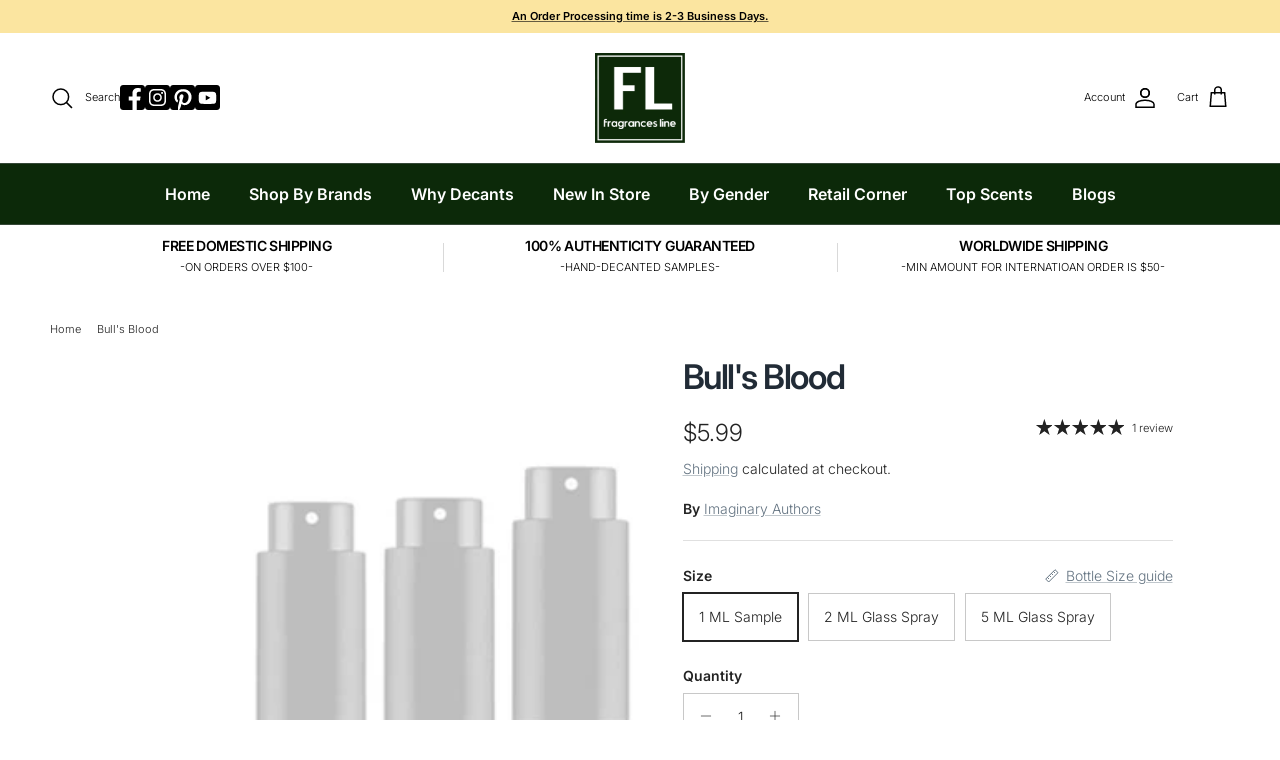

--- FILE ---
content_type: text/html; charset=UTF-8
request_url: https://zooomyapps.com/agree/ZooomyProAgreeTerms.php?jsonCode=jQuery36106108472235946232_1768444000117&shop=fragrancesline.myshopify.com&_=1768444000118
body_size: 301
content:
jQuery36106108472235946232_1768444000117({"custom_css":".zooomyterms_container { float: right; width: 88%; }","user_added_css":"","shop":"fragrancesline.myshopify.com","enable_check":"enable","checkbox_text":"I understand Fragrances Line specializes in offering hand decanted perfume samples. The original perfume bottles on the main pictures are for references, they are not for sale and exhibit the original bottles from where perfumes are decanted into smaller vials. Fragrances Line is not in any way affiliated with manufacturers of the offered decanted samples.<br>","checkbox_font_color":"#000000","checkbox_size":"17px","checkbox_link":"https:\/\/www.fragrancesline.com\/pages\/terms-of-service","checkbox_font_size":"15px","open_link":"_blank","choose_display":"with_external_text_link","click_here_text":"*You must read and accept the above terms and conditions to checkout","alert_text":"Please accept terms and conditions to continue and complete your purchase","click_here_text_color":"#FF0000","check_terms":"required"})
◆ ◆ ◆ ◆ ◆ ◆ ◆
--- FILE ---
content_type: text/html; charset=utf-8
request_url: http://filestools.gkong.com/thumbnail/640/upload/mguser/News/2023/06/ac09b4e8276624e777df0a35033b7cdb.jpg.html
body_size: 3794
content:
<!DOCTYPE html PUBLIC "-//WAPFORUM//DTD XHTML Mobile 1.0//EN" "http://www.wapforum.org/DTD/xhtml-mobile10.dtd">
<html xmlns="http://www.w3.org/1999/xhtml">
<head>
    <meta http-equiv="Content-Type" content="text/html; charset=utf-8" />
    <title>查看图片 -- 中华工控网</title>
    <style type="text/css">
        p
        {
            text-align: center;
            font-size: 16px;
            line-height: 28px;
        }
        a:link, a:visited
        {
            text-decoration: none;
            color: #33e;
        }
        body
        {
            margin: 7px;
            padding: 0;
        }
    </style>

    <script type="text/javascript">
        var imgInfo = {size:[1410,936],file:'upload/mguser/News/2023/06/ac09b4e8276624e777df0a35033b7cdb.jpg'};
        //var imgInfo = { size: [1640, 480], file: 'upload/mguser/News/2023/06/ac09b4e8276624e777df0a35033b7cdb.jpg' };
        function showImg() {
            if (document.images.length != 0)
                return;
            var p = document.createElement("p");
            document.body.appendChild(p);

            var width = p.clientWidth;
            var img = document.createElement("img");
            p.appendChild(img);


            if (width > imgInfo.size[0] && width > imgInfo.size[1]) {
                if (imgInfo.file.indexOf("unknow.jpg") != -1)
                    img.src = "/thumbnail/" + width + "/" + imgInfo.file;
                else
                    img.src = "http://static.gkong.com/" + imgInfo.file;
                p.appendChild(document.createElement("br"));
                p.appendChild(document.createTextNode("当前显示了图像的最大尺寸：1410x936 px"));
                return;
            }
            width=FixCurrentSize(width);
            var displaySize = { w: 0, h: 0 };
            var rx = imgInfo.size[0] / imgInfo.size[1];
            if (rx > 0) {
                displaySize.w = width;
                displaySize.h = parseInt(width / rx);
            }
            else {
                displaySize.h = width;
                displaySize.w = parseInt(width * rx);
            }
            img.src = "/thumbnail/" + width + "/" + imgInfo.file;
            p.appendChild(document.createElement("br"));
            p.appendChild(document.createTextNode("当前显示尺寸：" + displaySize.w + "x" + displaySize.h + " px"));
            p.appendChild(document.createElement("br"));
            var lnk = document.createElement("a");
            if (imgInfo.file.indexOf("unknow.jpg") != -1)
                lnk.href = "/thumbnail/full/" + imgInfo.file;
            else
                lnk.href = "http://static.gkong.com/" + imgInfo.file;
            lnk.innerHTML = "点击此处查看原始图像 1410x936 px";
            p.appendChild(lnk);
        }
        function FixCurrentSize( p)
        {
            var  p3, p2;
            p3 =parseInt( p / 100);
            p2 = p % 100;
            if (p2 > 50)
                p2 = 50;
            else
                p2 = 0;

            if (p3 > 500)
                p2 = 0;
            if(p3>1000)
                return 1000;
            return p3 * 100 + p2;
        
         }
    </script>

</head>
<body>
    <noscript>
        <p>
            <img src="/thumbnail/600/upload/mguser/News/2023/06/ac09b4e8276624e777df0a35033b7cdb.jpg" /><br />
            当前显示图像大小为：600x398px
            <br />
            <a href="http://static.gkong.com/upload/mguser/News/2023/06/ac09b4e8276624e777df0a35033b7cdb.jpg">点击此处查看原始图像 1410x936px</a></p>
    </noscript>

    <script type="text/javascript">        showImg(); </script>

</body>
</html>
◆ ◆ ◆ ◆ ◆ ◆ ◆
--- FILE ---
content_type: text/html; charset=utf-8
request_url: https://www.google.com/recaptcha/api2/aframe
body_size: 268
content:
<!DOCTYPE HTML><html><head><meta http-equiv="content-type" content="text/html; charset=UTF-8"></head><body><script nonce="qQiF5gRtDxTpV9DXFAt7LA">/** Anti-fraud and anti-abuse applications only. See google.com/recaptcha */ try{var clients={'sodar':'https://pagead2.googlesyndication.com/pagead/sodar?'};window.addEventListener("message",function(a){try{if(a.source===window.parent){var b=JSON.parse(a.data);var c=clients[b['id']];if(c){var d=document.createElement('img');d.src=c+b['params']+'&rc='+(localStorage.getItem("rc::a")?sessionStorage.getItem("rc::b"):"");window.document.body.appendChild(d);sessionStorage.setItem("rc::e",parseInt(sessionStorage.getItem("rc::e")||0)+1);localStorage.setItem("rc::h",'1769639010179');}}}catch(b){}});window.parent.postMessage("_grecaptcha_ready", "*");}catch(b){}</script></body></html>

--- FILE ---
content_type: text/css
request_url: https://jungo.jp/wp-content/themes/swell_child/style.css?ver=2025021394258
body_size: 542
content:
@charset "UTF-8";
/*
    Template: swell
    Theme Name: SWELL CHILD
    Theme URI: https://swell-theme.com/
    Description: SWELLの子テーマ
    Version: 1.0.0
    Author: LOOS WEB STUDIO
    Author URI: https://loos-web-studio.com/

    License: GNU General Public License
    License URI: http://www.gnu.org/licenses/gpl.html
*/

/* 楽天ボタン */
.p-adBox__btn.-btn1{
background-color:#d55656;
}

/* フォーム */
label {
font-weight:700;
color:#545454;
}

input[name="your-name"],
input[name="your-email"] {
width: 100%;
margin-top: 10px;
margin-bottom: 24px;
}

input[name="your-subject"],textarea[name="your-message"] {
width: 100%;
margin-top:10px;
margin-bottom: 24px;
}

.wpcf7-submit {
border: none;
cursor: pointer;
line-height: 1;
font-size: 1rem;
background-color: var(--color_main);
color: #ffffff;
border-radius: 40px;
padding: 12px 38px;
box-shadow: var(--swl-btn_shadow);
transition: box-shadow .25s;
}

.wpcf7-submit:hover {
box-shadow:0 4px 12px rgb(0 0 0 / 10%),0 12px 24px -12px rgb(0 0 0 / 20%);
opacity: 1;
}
◆ ◆ ◆ ◆ ◆ ◆ ◆
*Try it*. Copy every line of the data that holds the string "showImg".

*Solution to this problem*.
        function showImg() {
    <script type="text/javascript">        showImg(); </script>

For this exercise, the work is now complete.